**EXERCISE TASK**
Extract every line of the records below that contains the word "millimetres".

**Records of spatial relationships**
>> begin

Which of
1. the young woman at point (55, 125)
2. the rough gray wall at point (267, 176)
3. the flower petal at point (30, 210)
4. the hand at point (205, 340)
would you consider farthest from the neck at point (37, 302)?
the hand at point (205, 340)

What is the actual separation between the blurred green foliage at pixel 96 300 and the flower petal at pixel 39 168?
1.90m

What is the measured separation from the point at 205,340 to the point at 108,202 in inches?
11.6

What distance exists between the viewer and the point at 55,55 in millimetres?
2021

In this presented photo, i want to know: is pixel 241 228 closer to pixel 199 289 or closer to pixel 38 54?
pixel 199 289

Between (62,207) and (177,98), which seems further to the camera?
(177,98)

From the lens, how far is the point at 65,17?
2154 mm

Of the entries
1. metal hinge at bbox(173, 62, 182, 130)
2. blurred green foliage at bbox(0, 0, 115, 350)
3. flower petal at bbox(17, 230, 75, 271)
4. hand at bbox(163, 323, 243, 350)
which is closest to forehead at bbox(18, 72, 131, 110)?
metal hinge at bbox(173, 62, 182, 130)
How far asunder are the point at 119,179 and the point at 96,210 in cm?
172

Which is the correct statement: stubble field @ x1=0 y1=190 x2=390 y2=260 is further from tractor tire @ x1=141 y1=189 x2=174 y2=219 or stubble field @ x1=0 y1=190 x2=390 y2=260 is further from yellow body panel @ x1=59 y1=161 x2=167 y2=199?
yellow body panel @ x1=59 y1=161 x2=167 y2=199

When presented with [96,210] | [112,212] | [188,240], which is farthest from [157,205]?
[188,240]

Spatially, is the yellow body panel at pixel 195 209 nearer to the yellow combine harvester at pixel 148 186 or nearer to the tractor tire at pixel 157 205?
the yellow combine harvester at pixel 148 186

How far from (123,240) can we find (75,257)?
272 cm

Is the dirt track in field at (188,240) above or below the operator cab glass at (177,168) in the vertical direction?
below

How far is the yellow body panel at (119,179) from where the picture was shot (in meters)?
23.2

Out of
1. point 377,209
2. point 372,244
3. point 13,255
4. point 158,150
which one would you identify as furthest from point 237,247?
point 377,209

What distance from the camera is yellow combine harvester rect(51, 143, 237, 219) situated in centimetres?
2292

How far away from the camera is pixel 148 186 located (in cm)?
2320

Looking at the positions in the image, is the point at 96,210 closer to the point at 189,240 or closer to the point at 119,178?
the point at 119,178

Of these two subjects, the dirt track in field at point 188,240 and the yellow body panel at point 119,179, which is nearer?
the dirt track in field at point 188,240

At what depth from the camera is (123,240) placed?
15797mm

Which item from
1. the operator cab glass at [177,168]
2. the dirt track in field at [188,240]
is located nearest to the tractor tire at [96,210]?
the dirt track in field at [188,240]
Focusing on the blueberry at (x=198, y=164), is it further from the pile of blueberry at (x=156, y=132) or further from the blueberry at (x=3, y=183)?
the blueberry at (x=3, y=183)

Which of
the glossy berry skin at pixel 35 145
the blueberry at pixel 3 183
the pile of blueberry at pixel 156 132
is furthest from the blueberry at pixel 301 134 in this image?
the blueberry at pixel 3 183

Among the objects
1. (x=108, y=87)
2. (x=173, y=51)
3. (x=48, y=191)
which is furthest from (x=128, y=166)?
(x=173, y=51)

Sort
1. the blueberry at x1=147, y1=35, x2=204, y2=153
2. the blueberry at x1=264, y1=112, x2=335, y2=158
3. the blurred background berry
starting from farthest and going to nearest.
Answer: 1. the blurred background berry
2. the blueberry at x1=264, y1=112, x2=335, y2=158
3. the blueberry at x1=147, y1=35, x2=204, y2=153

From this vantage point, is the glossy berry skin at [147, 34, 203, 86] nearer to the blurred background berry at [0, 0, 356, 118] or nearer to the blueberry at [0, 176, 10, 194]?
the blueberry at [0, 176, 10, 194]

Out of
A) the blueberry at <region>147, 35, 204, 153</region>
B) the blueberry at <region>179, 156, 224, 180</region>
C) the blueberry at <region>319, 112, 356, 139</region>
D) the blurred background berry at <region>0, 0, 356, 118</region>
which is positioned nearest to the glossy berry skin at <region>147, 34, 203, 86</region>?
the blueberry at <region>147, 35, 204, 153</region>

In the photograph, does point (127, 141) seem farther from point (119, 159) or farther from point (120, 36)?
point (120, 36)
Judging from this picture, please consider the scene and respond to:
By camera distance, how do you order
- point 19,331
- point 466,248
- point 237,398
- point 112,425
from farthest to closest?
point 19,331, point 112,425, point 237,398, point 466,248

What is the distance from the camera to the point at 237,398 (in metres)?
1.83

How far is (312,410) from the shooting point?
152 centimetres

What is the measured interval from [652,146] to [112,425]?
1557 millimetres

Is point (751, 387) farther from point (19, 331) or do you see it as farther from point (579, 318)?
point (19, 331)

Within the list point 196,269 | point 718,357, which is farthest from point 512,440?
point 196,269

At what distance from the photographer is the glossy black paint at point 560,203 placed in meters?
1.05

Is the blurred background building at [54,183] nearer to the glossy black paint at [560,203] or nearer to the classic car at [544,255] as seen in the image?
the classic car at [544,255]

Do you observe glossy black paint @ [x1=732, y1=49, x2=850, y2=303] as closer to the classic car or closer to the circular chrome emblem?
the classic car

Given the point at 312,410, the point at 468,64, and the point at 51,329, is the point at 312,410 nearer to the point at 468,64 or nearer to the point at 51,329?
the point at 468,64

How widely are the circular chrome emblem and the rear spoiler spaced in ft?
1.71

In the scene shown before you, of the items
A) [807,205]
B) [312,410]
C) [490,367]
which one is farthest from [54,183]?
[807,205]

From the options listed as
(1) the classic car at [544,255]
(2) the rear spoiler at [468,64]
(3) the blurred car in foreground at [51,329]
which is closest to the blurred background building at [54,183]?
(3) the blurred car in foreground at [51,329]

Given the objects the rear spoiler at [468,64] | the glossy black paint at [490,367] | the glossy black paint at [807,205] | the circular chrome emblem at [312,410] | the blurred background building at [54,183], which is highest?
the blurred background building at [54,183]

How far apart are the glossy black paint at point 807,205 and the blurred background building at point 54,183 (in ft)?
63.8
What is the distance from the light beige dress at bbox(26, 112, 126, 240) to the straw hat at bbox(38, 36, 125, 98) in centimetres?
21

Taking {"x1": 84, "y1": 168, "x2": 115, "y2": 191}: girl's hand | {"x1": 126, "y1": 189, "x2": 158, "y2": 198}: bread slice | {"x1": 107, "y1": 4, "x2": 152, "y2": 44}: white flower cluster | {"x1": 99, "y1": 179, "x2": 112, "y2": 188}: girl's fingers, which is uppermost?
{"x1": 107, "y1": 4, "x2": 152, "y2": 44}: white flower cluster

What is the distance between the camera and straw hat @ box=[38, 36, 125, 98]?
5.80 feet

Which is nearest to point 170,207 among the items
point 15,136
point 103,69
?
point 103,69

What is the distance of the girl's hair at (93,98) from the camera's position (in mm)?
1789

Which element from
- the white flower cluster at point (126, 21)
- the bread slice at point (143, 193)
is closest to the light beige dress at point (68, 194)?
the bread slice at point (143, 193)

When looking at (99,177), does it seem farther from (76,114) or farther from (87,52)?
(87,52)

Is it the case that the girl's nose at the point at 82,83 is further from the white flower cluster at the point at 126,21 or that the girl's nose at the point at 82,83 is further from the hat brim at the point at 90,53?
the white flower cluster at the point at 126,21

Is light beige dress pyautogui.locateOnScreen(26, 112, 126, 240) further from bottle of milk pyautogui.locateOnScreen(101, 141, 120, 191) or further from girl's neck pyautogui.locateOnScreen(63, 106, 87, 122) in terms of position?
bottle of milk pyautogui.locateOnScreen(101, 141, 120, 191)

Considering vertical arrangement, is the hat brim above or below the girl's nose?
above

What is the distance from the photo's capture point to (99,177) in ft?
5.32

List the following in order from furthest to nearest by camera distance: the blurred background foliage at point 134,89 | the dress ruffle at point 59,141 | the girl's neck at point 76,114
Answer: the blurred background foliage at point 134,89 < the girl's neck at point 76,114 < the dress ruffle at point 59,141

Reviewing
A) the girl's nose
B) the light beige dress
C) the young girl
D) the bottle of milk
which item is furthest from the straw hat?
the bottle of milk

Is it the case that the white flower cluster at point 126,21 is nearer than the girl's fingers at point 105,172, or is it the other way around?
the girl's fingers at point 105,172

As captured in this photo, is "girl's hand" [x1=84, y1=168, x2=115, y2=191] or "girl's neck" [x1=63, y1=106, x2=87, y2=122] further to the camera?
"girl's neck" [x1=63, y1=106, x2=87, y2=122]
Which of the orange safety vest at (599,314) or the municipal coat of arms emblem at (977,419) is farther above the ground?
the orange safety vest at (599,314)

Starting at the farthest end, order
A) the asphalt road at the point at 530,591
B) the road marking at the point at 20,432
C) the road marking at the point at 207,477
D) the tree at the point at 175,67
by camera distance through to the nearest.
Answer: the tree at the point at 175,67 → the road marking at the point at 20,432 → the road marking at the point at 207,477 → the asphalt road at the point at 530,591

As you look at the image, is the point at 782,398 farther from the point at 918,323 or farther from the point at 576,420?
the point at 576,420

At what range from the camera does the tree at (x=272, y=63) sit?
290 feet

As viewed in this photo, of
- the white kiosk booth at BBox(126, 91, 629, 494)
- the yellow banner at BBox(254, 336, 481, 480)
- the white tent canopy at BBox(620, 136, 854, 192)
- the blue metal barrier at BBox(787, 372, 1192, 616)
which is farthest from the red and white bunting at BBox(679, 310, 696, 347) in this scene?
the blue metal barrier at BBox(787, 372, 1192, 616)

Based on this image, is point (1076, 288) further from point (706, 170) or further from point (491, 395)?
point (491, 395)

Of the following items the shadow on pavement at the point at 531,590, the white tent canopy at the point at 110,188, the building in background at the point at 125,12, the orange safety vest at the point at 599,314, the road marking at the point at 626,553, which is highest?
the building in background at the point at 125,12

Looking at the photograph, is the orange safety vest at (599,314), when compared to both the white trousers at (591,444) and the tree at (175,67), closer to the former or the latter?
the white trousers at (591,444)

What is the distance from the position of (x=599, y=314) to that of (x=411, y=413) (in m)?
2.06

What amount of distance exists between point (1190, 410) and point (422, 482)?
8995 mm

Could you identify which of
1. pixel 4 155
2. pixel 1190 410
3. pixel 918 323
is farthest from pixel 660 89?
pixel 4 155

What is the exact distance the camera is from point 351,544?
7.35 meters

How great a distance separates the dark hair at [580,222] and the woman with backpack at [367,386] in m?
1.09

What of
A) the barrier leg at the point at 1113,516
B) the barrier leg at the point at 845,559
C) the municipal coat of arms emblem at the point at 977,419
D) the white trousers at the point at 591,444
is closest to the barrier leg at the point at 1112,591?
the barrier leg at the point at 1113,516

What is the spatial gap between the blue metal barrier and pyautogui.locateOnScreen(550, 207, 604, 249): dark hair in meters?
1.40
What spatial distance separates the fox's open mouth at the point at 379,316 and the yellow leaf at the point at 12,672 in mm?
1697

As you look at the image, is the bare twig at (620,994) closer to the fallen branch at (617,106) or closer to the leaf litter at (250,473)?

>> end

**RESULT OF THIS EXERCISE**
What distance exists between the viewer and the point at 55,55 in millimetres?
1557 millimetres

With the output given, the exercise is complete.